• **Written exercise**
Express every line of the listing below as a Markdown table with the columns No. and Entry. Number the rows in sequence and leave out blank lines.

• **Task data**
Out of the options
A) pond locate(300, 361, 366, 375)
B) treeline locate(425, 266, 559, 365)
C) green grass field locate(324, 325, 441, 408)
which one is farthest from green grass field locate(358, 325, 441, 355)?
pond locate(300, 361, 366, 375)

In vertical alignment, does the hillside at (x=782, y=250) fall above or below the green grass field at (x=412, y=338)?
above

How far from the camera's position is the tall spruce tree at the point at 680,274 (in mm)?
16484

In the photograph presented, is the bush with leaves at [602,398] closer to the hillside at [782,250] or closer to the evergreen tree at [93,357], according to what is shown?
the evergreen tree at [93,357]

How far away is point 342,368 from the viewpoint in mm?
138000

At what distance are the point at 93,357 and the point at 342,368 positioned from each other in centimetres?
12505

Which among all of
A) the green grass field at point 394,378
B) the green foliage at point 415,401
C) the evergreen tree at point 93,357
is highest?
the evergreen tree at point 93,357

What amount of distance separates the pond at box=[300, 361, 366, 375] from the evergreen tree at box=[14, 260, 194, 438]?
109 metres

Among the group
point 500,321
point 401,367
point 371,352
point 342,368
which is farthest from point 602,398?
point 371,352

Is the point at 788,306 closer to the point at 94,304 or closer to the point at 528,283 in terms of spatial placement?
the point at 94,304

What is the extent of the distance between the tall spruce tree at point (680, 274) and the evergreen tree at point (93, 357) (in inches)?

• **Result of this task**
| No. | Entry |
|---|---|
| 1 | Out of the options |
| 2 | A) pond locate(300, 361, 366, 375) |
| 3 | B) treeline locate(425, 266, 559, 365) |
| 4 | C) green grass field locate(324, 325, 441, 408) |
| 5 | which one is farthest from green grass field locate(358, 325, 441, 355)? |
| 6 | pond locate(300, 361, 366, 375) |
| 7 | In vertical alignment, does the hillside at (x=782, y=250) fall above or below the green grass field at (x=412, y=338)? |
| 8 | above |
| 9 | How far from the camera's position is the tall spruce tree at the point at 680,274 (in mm)? |
| 10 | 16484 |
| 11 | In the photograph presented, is the bush with leaves at [602,398] closer to the hillside at [782,250] or closer to the evergreen tree at [93,357], according to what is shown? |
| 12 | the evergreen tree at [93,357] |
| 13 | How far away is point 342,368 from the viewpoint in mm? |
| 14 | 138000 |
| 15 | At what distance are the point at 93,357 and the point at 342,368 positioned from each other in centimetres? |
| 16 | 12505 |
| 17 | Which among all of |
| 18 | A) the green grass field at point 394,378 |
| 19 | B) the green foliage at point 415,401 |
| 20 | C) the evergreen tree at point 93,357 |
| 21 | is highest? |
| 22 | the evergreen tree at point 93,357 |
| 23 | What amount of distance separates the pond at box=[300, 361, 366, 375] from the evergreen tree at box=[14, 260, 194, 438]? |
| 24 | 109 metres |
| 25 | Among the group |
| 26 | point 500,321 |
| 27 | point 401,367 |
| 28 | point 371,352 |
| 29 | point 342,368 |
| 30 | which is farthest from point 602,398? |
| 31 | point 371,352 |
| 32 | Is the point at 788,306 closer to the point at 94,304 or closer to the point at 528,283 in terms of spatial placement? |
| 33 | the point at 94,304 |
| 34 | What is the extent of the distance between the tall spruce tree at point (680, 274) and the evergreen tree at point (93, 357) (in inches)? |